ハンセン病医療の一般医療への統合に伴って、一般の医療施設でハンセン病の診療が行なわれることになった。このため、日本ハンセン病学会は2000年に「ハンセン病治療指針」1)を発表し、化学療法はじめ診断と治療、障害の予防と治療についてのガイドラインを示した。
日本で臨床的に治癒の概念が定義され、公的に使用されるようになったのは、1989年の病型表示に関する協同研究の報告2)からである。その後、治療薬の種類が増え、多剤併用療法が普及するに伴って治療成績が向上し、従来の治癒判定基準を改訂する必要性が生じてきた。

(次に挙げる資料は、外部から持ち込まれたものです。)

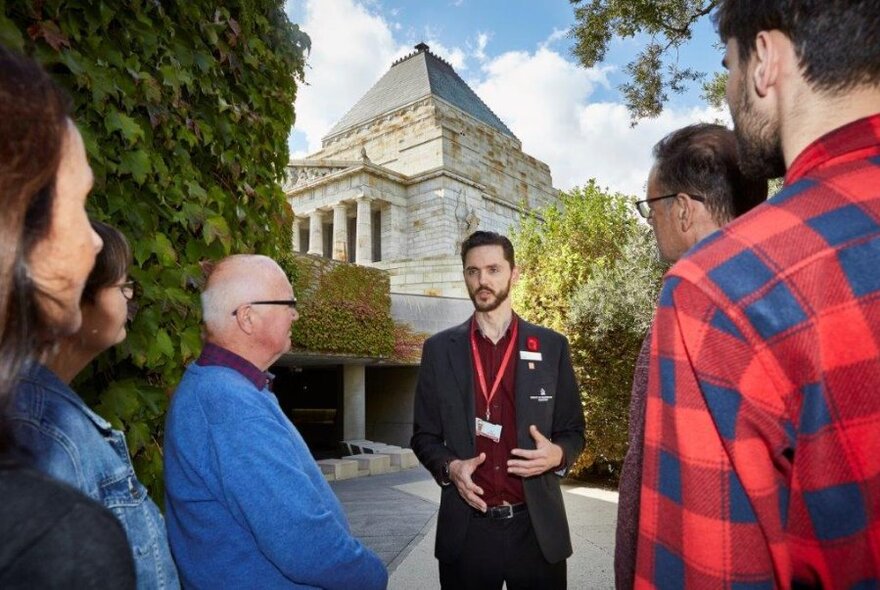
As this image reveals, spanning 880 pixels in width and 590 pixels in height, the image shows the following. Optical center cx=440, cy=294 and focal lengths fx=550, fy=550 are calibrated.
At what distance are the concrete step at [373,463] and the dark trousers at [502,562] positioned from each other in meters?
10.0

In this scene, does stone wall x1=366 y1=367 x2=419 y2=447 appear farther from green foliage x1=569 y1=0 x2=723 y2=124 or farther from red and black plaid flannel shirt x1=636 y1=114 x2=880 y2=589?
red and black plaid flannel shirt x1=636 y1=114 x2=880 y2=589

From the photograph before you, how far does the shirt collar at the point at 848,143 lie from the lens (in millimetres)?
985

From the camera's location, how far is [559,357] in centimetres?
338

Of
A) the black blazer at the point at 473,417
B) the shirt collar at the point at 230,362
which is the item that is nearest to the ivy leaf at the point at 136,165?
the shirt collar at the point at 230,362

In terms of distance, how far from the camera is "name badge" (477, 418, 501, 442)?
3.10 m

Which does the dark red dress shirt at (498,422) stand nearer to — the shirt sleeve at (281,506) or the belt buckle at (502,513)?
the belt buckle at (502,513)

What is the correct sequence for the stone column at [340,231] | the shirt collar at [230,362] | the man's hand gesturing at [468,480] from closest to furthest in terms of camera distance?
the shirt collar at [230,362]
the man's hand gesturing at [468,480]
the stone column at [340,231]

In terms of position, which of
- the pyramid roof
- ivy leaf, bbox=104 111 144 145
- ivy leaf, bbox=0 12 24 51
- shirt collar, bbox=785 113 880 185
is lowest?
shirt collar, bbox=785 113 880 185

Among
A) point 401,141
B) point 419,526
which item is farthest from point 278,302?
point 401,141

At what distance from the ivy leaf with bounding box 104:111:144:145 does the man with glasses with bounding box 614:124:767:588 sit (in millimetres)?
2038

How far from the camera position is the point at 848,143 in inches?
38.9

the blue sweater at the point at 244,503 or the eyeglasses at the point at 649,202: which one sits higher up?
the eyeglasses at the point at 649,202

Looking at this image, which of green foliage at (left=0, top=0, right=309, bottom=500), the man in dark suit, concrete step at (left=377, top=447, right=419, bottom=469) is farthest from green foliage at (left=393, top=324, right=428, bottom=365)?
green foliage at (left=0, top=0, right=309, bottom=500)

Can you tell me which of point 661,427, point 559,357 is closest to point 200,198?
point 559,357
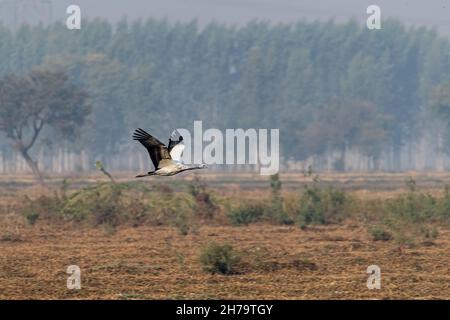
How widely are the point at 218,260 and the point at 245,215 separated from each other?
43.1 feet

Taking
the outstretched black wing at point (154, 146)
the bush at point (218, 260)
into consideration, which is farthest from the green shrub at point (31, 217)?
the outstretched black wing at point (154, 146)

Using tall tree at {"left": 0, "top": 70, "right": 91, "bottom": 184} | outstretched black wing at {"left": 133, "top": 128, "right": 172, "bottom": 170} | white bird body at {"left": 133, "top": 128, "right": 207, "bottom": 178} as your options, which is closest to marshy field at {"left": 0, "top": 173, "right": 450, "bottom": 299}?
→ white bird body at {"left": 133, "top": 128, "right": 207, "bottom": 178}

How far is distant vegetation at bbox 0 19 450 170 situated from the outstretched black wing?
100 m

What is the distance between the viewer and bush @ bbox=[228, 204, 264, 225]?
38081mm

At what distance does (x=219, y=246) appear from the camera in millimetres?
25438

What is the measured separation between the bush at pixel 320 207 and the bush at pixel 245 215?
1.27 metres

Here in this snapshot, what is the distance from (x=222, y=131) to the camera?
463ft

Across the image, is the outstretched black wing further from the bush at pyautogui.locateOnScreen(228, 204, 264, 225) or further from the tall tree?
the tall tree

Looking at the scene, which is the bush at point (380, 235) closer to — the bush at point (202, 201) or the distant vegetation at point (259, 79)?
the bush at point (202, 201)

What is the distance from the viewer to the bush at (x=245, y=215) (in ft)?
125
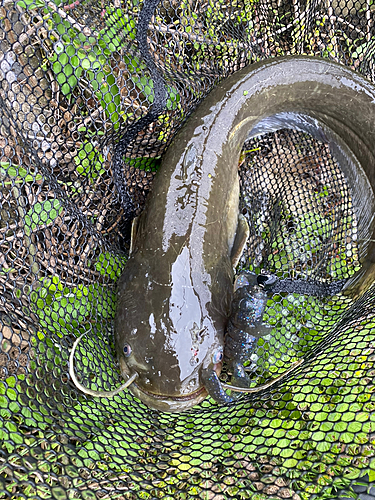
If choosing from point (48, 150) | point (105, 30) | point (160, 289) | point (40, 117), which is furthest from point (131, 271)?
point (105, 30)

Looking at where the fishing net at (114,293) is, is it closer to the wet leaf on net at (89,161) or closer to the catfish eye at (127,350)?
the wet leaf on net at (89,161)

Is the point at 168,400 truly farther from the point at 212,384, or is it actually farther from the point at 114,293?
the point at 114,293

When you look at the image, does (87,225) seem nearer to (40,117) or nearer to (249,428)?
(40,117)

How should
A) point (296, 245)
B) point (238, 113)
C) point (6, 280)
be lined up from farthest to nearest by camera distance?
point (296, 245)
point (238, 113)
point (6, 280)

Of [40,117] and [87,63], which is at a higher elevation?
[87,63]

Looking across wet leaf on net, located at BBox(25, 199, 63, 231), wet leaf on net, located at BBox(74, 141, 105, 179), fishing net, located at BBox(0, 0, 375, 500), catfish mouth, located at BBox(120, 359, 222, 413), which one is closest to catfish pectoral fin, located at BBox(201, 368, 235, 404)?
catfish mouth, located at BBox(120, 359, 222, 413)

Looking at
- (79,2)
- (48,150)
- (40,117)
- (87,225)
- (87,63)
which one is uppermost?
(79,2)

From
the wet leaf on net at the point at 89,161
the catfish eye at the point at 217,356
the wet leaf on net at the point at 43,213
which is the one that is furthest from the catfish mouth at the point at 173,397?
the wet leaf on net at the point at 89,161

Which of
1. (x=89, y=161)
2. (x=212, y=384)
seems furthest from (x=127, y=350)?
(x=89, y=161)
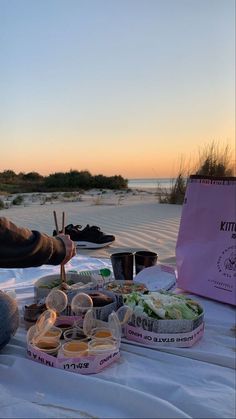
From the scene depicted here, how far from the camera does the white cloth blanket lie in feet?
4.60

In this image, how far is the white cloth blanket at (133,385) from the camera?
1.40 m

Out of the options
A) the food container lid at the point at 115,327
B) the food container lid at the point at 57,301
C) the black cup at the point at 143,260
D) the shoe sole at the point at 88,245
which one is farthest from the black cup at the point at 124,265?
the shoe sole at the point at 88,245

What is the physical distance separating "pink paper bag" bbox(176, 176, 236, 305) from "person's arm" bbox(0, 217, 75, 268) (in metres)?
0.97

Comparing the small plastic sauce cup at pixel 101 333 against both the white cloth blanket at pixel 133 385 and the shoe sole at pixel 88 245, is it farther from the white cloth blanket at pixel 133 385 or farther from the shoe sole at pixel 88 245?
the shoe sole at pixel 88 245

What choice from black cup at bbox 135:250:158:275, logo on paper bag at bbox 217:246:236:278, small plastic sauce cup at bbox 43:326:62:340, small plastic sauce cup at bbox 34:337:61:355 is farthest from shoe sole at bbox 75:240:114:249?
small plastic sauce cup at bbox 34:337:61:355

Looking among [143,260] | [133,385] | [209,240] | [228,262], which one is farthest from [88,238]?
[133,385]

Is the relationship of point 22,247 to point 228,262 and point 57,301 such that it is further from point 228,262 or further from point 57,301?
point 228,262

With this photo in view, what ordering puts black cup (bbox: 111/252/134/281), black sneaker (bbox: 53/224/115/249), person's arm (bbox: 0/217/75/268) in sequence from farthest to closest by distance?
black sneaker (bbox: 53/224/115/249), black cup (bbox: 111/252/134/281), person's arm (bbox: 0/217/75/268)

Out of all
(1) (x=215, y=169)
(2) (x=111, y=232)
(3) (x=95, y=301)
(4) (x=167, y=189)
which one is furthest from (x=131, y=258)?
(4) (x=167, y=189)

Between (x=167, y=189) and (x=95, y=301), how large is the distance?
24.9 ft

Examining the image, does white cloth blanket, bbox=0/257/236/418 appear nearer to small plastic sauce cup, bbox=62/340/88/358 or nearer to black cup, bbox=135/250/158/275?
small plastic sauce cup, bbox=62/340/88/358

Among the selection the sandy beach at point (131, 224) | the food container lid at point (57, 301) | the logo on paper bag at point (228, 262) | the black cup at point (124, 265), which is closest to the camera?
the food container lid at point (57, 301)

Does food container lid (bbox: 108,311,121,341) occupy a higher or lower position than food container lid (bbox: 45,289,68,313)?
lower

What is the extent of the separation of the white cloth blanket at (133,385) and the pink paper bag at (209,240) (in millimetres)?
455
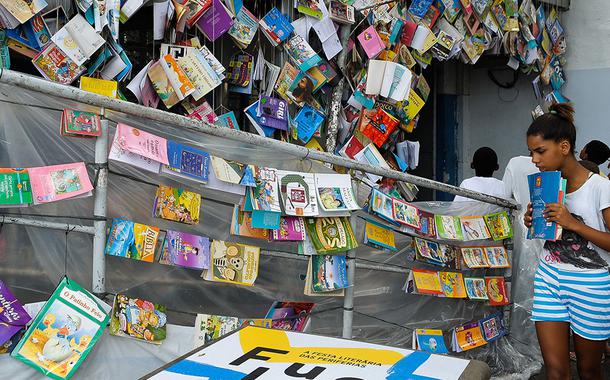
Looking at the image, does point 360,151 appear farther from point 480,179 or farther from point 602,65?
point 602,65

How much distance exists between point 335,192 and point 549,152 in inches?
40.8

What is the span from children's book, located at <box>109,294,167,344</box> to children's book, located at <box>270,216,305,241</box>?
2.21ft

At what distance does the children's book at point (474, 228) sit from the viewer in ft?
15.5

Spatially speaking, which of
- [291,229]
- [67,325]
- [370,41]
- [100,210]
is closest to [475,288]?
[291,229]

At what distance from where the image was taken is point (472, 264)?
4.76 meters

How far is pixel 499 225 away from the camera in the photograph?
16.5 feet

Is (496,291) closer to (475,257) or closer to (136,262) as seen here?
(475,257)

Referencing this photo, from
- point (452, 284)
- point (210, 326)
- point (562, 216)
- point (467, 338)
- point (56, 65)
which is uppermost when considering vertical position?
point (56, 65)

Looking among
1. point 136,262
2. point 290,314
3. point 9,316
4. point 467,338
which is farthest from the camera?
point 467,338

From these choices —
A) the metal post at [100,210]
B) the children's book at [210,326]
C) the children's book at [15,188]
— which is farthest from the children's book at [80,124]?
the children's book at [210,326]

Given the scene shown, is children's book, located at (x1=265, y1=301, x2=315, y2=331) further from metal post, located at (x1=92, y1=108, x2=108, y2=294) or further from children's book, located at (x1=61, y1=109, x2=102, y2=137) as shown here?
children's book, located at (x1=61, y1=109, x2=102, y2=137)

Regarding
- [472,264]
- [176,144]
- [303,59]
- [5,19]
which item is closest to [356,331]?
[472,264]

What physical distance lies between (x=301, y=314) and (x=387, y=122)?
8.42 ft

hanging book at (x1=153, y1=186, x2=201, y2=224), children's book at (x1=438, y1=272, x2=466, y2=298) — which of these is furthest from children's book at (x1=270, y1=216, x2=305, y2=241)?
children's book at (x1=438, y1=272, x2=466, y2=298)
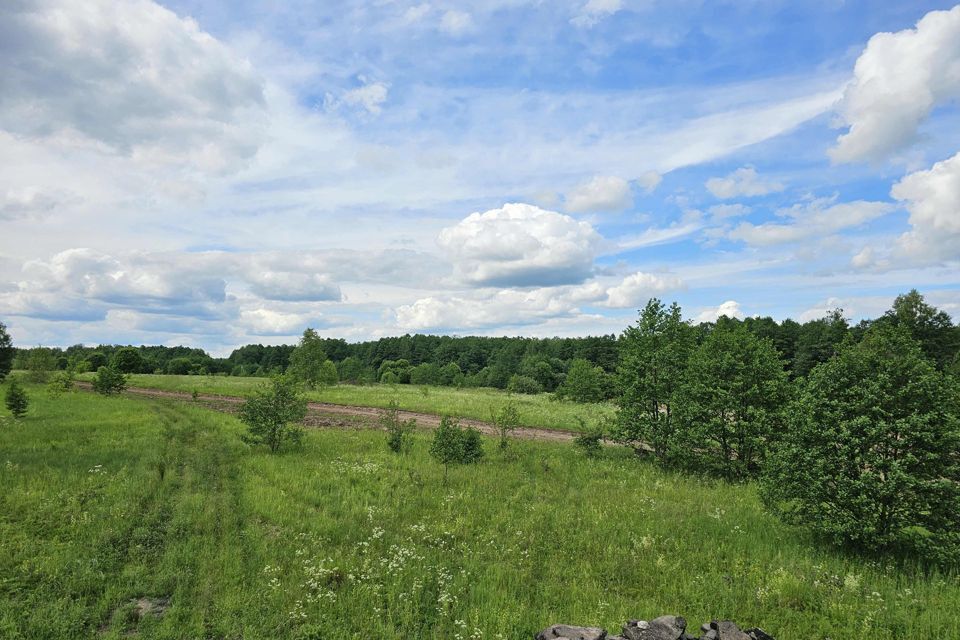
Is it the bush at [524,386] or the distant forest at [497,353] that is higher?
the distant forest at [497,353]

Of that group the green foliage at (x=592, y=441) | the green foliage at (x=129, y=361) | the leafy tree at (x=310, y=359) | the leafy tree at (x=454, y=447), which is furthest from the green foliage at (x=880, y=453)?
the green foliage at (x=129, y=361)

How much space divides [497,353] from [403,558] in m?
124

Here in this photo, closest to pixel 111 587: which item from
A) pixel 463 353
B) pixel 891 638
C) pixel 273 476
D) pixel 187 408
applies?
pixel 273 476

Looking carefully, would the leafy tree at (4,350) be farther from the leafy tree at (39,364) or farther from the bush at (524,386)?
the bush at (524,386)

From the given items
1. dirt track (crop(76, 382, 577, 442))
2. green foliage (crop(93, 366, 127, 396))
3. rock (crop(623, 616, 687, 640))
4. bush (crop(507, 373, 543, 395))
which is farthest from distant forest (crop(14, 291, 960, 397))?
green foliage (crop(93, 366, 127, 396))

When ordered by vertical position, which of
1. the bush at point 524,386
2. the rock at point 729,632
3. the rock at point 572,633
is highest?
the rock at point 729,632

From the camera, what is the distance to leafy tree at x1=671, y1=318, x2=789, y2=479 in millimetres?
17266

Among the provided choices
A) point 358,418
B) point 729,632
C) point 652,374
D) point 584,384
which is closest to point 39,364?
point 358,418

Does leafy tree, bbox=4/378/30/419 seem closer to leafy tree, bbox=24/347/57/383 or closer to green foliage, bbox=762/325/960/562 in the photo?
leafy tree, bbox=24/347/57/383

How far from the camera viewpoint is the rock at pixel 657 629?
6.73 m

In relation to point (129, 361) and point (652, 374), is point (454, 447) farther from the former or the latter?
point (129, 361)

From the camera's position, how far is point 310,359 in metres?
49.1

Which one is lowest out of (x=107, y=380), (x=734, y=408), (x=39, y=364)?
(x=734, y=408)

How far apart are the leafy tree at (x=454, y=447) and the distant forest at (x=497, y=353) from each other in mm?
7663
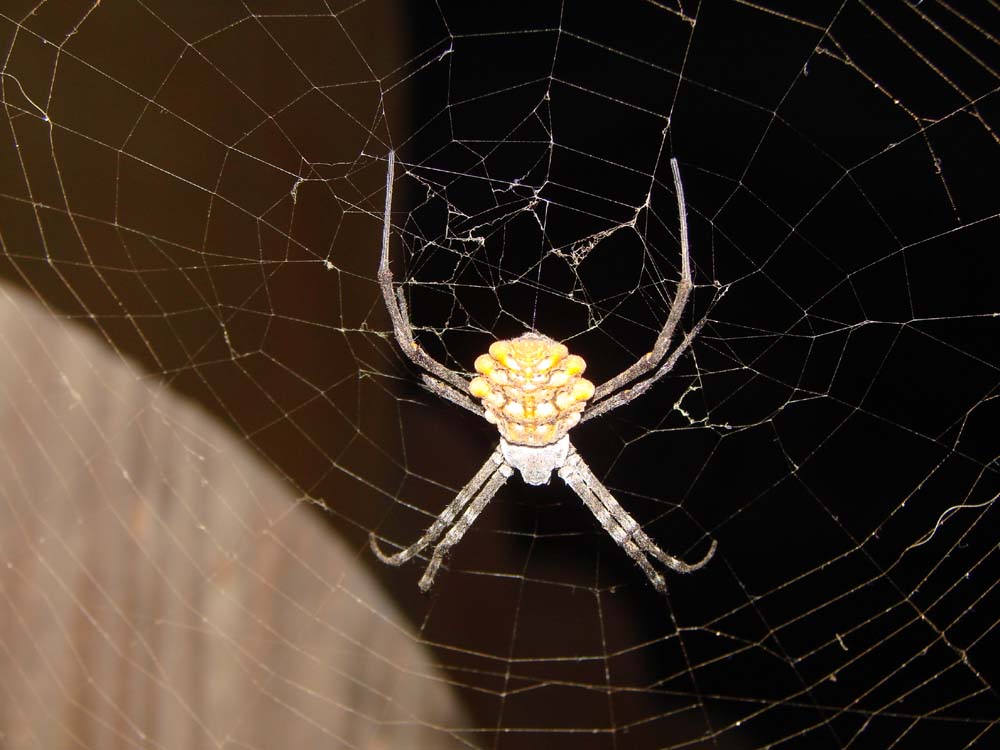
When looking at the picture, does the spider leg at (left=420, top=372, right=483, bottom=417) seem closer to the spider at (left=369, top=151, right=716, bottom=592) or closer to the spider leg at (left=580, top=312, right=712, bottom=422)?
the spider at (left=369, top=151, right=716, bottom=592)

WHO/MDT(1997)3)や上述の「治療指針」に基づいて治療を受けた患者の、新たな治癒判定の基準と判定後のハンセン病再発、後遺症や合併症などについての注意事項を明確にするため、厚生労働省「新興・再興感染症研究事業」のハンセン病研究の一環として、治癒判定の基準を設ける委員会が組織された。委員会は治癒判定基準について討議し、委員会案を作成して日本ハンセン病学会会員に検討を求め、この基準をまとめた。治療指針とともにこの基準が活用され、日本のハンセン病医療が施設や担当者に関わりなく、等質の医療を患者に提供するものとなることを希望する。